**Supplied entries**.
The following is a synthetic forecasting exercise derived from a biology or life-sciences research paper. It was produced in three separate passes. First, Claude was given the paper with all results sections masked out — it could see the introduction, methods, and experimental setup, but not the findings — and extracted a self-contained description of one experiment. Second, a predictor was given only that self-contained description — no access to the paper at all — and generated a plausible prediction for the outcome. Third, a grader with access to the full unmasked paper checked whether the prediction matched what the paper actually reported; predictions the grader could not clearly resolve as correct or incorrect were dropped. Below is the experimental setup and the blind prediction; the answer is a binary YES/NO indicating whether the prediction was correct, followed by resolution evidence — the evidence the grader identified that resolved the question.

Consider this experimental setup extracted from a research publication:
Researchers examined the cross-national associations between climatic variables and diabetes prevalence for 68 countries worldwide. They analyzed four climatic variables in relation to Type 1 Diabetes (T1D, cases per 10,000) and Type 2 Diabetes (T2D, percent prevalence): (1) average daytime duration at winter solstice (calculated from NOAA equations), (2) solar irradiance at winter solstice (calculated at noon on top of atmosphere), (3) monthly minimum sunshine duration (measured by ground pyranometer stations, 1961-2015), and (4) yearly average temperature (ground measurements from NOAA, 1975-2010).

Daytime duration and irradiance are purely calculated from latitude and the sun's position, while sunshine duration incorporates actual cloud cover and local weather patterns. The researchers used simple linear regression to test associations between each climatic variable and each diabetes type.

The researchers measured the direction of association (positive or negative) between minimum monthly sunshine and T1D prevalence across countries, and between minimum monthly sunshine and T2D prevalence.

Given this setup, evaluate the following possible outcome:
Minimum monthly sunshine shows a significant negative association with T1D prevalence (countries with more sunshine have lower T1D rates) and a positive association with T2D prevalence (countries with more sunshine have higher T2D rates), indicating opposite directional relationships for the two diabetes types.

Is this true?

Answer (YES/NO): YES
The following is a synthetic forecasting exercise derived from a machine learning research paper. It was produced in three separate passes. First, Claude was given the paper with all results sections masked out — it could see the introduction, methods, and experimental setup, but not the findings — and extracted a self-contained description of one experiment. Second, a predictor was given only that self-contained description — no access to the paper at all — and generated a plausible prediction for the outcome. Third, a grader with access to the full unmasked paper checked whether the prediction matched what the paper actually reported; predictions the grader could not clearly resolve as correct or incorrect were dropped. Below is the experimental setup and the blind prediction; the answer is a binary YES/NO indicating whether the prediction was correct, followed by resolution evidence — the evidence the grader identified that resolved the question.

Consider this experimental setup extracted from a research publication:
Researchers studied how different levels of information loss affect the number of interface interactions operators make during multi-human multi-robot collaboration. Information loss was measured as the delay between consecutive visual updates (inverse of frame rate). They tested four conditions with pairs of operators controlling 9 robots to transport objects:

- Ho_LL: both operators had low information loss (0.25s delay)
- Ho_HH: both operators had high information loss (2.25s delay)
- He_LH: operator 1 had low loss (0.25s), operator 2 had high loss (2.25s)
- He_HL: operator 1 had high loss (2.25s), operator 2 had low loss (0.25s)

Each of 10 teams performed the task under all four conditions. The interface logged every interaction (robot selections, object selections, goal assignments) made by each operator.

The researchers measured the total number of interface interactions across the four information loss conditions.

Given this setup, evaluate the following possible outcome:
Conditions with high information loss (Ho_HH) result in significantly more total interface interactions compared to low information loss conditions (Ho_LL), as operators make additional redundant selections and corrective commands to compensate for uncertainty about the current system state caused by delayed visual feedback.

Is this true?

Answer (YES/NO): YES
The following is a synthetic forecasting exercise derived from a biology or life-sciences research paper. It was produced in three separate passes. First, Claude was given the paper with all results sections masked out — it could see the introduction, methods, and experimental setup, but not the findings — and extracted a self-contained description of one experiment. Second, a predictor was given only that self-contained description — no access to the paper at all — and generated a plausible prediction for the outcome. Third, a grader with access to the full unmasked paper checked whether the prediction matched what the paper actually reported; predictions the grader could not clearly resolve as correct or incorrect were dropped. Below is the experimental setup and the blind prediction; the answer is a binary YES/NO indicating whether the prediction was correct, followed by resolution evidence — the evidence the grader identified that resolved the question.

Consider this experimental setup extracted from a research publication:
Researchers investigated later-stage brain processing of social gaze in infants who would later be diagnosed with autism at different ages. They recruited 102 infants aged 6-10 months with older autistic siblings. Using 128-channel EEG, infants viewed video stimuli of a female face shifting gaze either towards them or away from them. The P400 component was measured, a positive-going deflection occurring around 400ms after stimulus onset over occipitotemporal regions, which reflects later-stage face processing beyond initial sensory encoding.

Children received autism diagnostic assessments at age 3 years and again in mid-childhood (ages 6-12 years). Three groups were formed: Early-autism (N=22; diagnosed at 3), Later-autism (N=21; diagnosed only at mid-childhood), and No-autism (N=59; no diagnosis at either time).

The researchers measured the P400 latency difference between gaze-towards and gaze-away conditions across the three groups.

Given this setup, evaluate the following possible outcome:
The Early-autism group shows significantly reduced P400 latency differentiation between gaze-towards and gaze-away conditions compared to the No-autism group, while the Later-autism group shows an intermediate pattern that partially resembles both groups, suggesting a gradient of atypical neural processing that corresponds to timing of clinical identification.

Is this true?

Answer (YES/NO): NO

* * *

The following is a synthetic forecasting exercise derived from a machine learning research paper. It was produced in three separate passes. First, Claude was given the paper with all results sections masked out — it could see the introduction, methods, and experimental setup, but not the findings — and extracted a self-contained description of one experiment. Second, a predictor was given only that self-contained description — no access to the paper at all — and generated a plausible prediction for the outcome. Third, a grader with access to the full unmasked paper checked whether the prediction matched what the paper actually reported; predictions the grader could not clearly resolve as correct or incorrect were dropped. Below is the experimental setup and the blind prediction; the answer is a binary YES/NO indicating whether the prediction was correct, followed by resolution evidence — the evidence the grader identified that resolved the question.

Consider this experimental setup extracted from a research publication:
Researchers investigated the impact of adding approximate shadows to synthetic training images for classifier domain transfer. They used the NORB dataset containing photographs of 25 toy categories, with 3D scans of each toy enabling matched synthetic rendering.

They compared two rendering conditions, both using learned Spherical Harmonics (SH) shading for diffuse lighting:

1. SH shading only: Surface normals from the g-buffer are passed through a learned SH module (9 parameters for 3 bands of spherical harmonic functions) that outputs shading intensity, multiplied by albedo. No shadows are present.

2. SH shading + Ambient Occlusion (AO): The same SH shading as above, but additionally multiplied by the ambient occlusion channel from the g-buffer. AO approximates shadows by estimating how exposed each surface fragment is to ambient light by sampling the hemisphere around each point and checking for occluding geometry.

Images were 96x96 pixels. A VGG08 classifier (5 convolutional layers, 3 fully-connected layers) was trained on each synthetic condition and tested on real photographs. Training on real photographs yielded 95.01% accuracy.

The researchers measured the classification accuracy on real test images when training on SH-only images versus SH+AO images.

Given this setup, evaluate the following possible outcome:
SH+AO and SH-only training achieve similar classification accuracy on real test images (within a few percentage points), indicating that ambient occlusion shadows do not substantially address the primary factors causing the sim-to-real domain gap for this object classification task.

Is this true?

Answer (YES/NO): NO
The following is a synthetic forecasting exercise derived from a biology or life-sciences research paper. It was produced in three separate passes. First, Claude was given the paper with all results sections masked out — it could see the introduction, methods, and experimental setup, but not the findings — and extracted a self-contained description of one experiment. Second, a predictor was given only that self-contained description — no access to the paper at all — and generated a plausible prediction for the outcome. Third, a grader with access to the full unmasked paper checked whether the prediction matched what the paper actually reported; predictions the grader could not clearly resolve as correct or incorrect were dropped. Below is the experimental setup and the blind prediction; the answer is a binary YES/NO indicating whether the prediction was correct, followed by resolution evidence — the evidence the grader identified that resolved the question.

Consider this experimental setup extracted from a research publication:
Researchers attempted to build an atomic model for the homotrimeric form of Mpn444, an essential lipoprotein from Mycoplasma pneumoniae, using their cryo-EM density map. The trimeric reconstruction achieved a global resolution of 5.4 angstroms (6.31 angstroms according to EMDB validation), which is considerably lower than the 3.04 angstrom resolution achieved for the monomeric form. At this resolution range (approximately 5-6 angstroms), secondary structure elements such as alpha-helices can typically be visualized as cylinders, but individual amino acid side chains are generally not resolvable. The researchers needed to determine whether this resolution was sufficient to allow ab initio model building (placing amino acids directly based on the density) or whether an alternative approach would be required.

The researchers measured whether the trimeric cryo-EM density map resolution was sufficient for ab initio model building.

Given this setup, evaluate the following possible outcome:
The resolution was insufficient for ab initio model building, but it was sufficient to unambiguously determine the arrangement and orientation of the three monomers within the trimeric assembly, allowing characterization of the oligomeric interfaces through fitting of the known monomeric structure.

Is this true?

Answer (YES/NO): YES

* * *

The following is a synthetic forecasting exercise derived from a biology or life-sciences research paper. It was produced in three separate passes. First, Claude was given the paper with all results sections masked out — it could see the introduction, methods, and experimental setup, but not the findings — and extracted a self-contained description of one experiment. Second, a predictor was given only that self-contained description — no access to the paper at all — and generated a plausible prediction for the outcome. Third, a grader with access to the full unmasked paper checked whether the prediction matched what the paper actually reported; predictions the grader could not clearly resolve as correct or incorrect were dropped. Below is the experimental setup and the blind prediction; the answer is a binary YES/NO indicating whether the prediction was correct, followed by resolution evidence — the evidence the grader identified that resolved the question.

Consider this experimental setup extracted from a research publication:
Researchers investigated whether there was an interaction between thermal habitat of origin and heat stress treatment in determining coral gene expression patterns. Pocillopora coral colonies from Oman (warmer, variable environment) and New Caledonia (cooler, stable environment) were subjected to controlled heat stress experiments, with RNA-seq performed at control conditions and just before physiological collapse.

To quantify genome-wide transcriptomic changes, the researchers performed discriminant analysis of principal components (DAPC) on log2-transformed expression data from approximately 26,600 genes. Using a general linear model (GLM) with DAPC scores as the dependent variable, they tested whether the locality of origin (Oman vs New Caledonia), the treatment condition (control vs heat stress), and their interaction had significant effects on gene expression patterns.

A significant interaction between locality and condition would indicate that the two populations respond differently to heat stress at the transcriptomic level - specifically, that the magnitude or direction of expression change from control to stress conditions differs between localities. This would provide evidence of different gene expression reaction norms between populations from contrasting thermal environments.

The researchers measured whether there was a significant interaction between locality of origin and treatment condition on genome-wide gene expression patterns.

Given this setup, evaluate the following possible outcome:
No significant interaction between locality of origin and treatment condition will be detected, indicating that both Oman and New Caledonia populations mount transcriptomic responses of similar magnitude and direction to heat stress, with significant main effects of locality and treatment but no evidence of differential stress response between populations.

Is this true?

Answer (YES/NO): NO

**Work task**.
Copy out each line from the preceding entries that mentions the word "within".

**Answer box**.
SH+AO and SH-only training achieve similar classification accuracy on real test images (within a few percentage points), indicating that ambient occlusion shadows do not substantially address the primary factors causing the sim-to-real domain gap for this object classification task.
The resolution was insufficient for ab initio model building, but it was sufficient to unambiguously determine the arrangement and orientation of the three monomers within the trimeric assembly, allowing characterization of the oligomeric interfaces through fitting of the known monomeric structure.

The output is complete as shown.